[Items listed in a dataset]
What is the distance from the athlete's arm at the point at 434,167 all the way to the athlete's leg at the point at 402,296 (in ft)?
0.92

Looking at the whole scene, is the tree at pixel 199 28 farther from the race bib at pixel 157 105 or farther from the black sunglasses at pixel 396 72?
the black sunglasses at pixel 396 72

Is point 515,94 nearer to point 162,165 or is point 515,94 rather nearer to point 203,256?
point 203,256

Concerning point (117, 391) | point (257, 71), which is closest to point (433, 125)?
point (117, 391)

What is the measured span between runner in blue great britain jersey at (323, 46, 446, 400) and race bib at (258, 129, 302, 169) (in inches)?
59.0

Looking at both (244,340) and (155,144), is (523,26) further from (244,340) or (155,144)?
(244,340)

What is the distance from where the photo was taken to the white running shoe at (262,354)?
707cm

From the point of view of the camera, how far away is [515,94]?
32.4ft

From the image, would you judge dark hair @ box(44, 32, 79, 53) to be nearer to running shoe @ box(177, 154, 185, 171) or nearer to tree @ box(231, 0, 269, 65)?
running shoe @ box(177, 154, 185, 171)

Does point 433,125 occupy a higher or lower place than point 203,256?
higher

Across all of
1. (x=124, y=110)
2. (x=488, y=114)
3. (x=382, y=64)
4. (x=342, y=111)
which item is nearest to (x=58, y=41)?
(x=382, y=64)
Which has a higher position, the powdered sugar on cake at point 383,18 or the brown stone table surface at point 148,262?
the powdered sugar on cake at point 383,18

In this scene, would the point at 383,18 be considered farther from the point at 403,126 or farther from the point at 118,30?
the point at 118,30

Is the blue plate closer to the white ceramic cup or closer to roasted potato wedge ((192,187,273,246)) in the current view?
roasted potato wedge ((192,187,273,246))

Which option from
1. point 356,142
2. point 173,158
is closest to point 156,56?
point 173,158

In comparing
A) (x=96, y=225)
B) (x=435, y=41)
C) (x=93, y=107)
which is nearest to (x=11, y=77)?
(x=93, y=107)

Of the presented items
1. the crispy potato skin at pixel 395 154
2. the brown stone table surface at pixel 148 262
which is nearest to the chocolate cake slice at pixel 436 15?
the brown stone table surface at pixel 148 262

*Exercise directions*
Copy out word for word every line from the one holding "Across all of" through the end of the items, both included.

*Result of this task*
Across all of
1. (x=124, y=110)
2. (x=488, y=114)
3. (x=382, y=64)
4. (x=342, y=111)
which item is nearest to (x=58, y=41)?
(x=382, y=64)
Which has a higher position, the powdered sugar on cake at point 383,18 or the brown stone table surface at point 148,262?
the powdered sugar on cake at point 383,18

In this scene, would the point at 383,18 be considered farther from the point at 403,126 or farther from the point at 118,30?
the point at 118,30

Is the blue plate closer to the white ceramic cup or closer to roasted potato wedge ((192,187,273,246)) in the current view?
roasted potato wedge ((192,187,273,246))

Which option from
1. point 356,142
2. point 173,158
is closest to point 156,56?
point 173,158

In comparing
A) (x=96, y=225)
B) (x=435, y=41)
C) (x=93, y=107)
which is nearest to (x=11, y=77)?
(x=93, y=107)

Of the presented items
1. the crispy potato skin at pixel 395 154
2. the brown stone table surface at pixel 148 262
which is nearest to the chocolate cake slice at pixel 436 15?
the brown stone table surface at pixel 148 262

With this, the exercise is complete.